La riqueza del estudio de Pleyers sobre el altermundialismo radica aquí precisamente, en su capacidad de darnos claridad e instrumentos para indagar sobre lo que han sido las oleadas subsecuentes de la revuelta contra el injusto reparto de los bienes del mundo en nuestra época. Como lo resume bien la antropóloga de Cambridge Henrietta Moore, en su reseña para la Revista Europea de Sociología: "La cuestión de cómo podemos cambiar el mundo no puede ser respondida de manera sencilla, pero Geoffrey Pleyers ha mostrado magistralmente en este libro muy bien escrito y basado en una investigación fina, que la manera en la cual imaginamos ahora una respuesta es distinta, en parte porque el movimiento altermundialista ha cambiado nuestra comprensión de nosotros mismos como ciudadanos del mundo".

¿Cómo enganchan las corrientes altermundialistas de los Foros Sociales Mundiales del primer decenio del siglo con la llamada "primavera de los pueblos árabes"? ¿Cómo está compuesta y cuáles son los límites de la explosión de los indignados del mundo y de Occupy Wall Street?

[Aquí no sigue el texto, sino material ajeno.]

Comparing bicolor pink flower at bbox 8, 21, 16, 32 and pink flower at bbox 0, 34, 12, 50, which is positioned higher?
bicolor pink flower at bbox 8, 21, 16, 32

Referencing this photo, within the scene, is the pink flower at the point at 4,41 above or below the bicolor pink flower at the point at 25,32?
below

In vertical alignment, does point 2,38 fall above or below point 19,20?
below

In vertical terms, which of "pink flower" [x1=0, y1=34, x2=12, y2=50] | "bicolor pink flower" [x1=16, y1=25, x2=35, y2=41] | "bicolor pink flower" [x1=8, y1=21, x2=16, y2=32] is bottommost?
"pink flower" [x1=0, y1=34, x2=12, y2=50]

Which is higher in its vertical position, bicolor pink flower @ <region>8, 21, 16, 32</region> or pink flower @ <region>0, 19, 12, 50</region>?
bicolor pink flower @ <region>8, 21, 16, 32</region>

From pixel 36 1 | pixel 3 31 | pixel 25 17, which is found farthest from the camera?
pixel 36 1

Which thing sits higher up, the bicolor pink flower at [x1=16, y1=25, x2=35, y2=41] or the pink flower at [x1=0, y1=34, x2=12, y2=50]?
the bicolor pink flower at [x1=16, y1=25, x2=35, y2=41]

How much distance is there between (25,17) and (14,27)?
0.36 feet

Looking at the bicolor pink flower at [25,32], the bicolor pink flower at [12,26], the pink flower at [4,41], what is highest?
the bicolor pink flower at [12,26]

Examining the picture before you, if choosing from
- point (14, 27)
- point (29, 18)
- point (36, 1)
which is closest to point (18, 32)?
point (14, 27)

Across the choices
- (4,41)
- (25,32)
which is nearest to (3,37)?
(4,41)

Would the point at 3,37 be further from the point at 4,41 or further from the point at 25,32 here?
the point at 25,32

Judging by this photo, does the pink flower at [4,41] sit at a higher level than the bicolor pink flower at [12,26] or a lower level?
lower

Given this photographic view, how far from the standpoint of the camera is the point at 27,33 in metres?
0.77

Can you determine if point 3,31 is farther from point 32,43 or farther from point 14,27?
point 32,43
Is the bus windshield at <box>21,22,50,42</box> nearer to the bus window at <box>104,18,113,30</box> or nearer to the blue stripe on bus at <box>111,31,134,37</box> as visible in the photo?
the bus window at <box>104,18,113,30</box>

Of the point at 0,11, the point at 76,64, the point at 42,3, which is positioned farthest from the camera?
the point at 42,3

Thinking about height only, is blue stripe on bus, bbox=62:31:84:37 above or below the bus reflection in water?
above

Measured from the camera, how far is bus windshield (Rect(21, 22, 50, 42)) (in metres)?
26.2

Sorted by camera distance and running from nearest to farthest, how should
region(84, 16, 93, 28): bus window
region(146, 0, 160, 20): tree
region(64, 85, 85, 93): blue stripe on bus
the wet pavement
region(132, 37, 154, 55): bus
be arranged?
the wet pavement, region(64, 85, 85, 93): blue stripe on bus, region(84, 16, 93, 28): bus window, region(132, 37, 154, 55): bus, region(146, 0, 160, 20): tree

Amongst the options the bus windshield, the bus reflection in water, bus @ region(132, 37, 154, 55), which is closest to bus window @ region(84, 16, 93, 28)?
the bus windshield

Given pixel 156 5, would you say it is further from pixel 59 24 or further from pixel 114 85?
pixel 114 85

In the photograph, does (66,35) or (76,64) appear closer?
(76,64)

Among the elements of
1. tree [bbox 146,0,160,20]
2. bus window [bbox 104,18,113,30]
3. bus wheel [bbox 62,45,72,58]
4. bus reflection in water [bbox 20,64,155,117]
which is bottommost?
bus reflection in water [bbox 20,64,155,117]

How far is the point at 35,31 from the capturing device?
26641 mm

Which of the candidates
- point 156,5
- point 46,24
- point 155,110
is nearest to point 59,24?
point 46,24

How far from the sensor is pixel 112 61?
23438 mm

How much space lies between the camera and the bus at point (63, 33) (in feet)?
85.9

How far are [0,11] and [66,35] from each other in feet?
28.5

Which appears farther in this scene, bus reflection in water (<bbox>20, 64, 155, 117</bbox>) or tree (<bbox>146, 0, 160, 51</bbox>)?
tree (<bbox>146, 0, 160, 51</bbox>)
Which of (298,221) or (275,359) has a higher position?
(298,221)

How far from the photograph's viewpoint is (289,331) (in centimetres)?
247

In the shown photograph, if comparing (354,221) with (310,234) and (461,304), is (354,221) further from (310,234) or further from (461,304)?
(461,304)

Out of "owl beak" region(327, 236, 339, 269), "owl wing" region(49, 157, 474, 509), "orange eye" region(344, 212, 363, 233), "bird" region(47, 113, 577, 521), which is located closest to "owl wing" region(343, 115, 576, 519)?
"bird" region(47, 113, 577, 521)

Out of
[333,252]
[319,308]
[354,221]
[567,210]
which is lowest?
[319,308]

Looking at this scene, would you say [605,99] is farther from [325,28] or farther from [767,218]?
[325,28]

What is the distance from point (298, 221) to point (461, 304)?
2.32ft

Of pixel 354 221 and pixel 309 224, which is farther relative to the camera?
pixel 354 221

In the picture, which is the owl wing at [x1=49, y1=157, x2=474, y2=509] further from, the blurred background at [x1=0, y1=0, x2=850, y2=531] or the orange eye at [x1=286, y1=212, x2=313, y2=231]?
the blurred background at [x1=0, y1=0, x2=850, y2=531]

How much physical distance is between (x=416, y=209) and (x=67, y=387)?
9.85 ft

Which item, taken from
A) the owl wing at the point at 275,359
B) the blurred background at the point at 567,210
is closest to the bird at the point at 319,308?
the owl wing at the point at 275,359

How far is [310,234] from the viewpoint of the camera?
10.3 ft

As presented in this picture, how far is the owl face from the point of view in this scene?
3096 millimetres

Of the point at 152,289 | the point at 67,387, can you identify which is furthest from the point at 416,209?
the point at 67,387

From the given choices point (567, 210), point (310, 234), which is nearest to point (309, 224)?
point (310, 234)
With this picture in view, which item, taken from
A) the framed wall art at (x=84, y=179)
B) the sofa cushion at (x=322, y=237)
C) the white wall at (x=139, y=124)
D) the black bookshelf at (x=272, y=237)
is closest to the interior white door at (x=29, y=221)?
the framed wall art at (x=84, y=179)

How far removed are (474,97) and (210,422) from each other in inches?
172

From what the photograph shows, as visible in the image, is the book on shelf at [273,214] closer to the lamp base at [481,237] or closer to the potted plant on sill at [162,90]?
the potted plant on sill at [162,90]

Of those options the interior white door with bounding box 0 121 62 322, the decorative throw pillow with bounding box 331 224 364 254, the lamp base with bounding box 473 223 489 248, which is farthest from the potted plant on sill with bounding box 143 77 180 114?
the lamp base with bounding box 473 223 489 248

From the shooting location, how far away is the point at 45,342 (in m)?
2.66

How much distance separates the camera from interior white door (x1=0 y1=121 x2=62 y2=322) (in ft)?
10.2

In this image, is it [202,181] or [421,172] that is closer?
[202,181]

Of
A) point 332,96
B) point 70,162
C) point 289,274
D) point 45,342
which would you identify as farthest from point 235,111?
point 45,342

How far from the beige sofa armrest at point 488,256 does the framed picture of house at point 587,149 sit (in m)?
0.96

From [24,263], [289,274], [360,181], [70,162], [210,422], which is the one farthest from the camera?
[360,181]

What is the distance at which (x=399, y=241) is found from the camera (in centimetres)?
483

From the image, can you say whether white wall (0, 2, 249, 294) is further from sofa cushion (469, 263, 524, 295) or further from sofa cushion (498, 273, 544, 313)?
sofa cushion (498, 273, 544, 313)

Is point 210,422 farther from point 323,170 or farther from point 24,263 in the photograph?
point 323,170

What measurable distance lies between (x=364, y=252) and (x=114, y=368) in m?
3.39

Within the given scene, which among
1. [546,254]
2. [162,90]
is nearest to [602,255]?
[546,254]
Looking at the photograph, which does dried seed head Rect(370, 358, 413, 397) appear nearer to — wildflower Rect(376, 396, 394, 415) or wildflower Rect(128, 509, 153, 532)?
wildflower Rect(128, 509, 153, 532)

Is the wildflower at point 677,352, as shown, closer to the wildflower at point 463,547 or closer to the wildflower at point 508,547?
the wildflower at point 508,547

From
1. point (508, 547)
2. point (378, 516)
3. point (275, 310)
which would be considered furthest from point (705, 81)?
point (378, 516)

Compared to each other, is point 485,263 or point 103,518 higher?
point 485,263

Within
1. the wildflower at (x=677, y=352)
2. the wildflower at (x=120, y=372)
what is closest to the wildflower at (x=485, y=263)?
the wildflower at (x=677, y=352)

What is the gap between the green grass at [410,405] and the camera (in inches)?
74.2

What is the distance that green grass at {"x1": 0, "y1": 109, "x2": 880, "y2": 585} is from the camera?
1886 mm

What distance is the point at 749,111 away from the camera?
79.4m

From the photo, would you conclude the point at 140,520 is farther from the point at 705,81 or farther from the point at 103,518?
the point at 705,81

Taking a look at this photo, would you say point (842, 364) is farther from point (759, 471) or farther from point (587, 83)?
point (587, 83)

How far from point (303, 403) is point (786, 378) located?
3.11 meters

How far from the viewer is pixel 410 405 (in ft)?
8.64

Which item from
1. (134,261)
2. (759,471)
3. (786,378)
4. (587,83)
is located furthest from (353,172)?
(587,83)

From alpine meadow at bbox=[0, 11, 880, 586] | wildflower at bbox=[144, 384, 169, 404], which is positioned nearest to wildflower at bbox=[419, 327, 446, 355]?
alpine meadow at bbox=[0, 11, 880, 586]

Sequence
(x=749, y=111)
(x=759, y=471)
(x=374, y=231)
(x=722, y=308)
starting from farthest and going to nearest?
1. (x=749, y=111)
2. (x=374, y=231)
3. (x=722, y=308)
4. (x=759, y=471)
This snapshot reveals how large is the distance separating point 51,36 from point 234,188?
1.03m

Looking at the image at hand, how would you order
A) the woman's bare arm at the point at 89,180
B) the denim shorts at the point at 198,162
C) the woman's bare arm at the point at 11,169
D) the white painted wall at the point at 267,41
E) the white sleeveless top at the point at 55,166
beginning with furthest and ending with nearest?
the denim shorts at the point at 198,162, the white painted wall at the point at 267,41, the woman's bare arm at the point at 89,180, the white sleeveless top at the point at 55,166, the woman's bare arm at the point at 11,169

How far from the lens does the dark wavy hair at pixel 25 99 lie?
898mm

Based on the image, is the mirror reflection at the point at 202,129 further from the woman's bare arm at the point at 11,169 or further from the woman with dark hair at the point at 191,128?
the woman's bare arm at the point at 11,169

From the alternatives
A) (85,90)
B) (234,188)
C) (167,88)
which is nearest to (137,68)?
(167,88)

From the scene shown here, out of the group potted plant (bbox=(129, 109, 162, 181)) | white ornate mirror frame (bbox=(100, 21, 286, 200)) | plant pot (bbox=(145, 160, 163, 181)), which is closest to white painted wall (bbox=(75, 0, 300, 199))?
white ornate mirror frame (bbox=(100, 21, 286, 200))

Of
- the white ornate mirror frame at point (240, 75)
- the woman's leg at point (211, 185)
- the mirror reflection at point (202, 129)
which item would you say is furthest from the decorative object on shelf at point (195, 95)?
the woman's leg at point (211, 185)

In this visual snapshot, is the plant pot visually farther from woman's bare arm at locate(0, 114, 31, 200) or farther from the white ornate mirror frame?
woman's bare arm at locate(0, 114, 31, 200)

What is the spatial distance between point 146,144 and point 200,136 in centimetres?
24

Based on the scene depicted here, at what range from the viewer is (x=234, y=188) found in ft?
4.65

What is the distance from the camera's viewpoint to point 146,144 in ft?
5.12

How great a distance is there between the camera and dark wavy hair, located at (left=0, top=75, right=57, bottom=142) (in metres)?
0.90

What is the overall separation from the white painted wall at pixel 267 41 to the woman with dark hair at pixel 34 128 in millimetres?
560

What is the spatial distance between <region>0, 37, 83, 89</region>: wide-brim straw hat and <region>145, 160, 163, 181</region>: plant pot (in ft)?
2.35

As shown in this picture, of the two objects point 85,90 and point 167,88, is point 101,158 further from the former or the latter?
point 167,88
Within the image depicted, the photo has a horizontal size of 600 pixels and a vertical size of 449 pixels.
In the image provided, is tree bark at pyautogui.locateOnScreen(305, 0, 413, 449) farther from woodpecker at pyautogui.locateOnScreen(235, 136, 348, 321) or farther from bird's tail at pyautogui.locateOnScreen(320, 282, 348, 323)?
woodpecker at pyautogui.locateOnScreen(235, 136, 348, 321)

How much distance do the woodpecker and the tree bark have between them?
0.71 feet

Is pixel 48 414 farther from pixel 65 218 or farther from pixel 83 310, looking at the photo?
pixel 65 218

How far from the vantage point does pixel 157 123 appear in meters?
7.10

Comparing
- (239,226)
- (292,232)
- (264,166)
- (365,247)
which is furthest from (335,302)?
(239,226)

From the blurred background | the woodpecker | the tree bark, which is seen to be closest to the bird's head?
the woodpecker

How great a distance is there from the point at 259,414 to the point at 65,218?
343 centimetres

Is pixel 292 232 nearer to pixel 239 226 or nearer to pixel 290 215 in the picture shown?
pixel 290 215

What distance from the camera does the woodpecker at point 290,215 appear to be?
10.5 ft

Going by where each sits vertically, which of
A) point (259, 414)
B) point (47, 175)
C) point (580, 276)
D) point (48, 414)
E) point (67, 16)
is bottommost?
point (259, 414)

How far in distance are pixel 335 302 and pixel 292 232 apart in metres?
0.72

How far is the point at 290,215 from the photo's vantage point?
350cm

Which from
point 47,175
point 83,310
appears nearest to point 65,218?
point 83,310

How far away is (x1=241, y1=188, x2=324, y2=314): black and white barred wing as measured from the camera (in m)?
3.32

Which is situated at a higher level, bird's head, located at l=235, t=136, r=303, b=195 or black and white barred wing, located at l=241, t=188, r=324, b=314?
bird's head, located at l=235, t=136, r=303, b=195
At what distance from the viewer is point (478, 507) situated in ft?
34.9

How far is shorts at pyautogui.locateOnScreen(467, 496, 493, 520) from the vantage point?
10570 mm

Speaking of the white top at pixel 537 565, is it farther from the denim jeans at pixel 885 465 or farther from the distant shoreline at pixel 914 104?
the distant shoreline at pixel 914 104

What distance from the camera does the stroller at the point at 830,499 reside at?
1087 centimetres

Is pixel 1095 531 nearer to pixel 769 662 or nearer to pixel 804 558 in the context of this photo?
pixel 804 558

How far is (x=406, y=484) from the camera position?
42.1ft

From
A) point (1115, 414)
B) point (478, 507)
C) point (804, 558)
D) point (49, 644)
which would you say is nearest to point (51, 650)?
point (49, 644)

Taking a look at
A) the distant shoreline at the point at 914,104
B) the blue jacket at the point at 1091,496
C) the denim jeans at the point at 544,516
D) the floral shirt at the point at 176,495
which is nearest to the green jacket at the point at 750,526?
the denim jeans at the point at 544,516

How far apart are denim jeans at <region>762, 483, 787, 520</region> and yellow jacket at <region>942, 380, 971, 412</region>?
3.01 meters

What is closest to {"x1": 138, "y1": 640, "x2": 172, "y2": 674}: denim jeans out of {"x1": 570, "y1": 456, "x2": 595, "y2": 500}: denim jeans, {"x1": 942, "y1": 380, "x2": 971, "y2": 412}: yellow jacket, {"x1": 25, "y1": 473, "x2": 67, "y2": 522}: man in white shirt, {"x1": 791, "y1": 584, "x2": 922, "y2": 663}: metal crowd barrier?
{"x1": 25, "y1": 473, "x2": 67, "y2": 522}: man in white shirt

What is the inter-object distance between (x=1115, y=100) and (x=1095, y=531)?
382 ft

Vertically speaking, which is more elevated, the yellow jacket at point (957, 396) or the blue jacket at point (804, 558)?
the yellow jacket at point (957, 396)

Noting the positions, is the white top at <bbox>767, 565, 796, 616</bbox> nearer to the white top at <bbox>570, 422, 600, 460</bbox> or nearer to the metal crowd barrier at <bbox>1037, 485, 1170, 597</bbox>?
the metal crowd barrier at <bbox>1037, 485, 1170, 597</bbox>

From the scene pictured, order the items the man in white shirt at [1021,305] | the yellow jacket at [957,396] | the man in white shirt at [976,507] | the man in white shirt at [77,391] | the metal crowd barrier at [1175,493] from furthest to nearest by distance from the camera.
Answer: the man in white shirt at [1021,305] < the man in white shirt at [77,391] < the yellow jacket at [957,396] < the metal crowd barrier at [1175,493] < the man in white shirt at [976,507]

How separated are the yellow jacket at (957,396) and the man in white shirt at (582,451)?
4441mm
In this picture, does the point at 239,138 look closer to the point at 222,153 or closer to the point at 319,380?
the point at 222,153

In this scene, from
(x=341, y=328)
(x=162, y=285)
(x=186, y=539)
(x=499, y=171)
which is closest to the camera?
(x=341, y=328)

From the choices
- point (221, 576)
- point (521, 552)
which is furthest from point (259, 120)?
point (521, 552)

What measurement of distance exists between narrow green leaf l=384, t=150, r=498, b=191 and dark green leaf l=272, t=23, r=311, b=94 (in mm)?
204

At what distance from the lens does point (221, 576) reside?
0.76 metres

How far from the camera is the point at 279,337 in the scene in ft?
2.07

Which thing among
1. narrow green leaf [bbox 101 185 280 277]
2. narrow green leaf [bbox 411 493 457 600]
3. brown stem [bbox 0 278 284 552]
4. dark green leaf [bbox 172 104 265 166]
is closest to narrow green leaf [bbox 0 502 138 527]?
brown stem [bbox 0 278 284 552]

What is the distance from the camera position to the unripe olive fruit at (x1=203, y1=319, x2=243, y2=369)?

El de Pleyers también es un libro que nos enriquece a los latinoamericanos para entender las batallas de los estudiantes chilenos por una educación accesible para toda la juventud, y a los mexicanos, para comprender el significado del movimiento #Yosoy132. Parece estarse dividiendo el mundo, pero particularmente México, entre dos manifestaciones contradictorias. Los jóvenes de todas las universidades y peldaños sociales, dejando de lado sus diferencias ideológicas, se indignan por la imposición antidemocrática de los dirigentes de la nación, arrastran a la intelectualidad y a los más escolarizados, contagian con la espontaneidad y la frescura de sus demandas a amplios sectores de las clases medias, ponen el dedo en la llaga de la exclusión social y la manipulación televisiva, pero se estrellan contra un hecho incontrovertible: la progresión de la pobreza y del embrutecimiento desescolarizado de las amplias masas a las que quieren redimir es tal, que en lugar de que los desposeídos se coloquen de su lado, se convierten en la materia blanda y manipulable de la televisión y el escenario se va conformando de manera demencial: de un lado los intereses del poder y la política pasean su yate sobre el ancho mar de la pobreza; del otro lado se escuchan, fuerte en la calle pero en sordina en los medios, los gritos de alarma contra la desigualdad, la violencia creciente, la anomia social. Doce de las 16 delegaciones menos pobres de la capital del país han votado ocho a uno por una renovación del modelo ortodoxamente neoliberal que ha seguido el país a lo largo de un cuarto de siglo. El resto más pobre de la ciudad y el resto de México ha votado a la inversa.

Los latinoamericanos y muchos más tenemos que pedirle a Pleyers que se traduzca su revelador libro, pero habrá que pedirle también que aprovechando el viaje nos cuente qué ha sacado en claro sobre las manifestaciones más recientes: ¿forman parte de la matriz de los movimientos alterglobales?, ¿o debemos hablar ya de la post-alter-globalización?